***** DATA TO EXAMINE *****
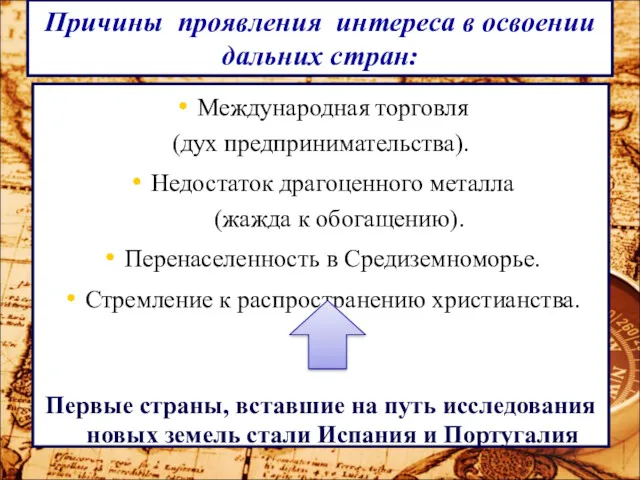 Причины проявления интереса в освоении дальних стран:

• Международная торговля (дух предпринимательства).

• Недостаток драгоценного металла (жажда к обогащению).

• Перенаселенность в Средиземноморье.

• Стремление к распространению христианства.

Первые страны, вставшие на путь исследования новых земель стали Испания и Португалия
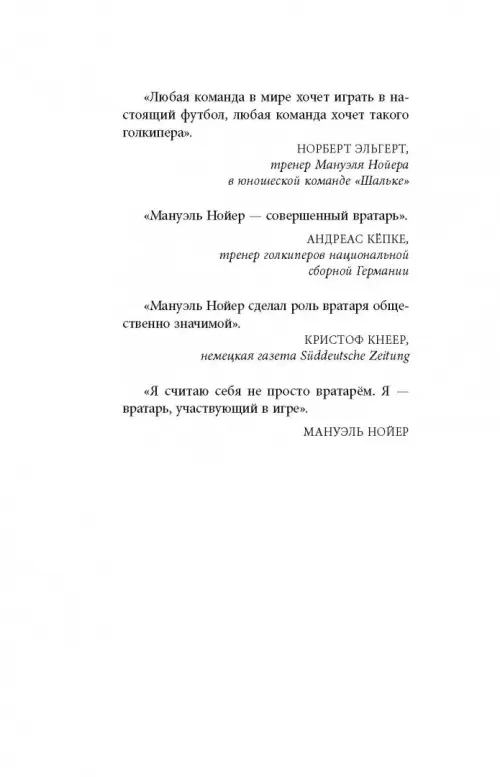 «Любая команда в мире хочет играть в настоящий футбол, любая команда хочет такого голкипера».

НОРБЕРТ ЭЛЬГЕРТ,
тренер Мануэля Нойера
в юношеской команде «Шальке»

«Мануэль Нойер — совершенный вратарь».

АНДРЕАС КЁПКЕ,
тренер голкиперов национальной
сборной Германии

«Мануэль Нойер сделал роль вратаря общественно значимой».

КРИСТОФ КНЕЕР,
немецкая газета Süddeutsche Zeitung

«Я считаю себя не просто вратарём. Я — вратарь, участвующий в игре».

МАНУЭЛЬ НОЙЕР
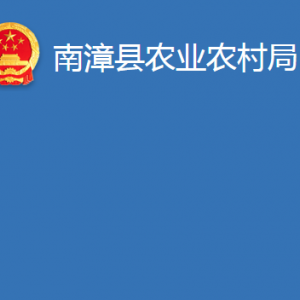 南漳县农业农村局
*****
■ **WHAT THE EXERCISE ASKS**: Exactly how many lines of the data above hold the word "вратарь"? The number is the whole answer.

■ **TASK RESULT**: 2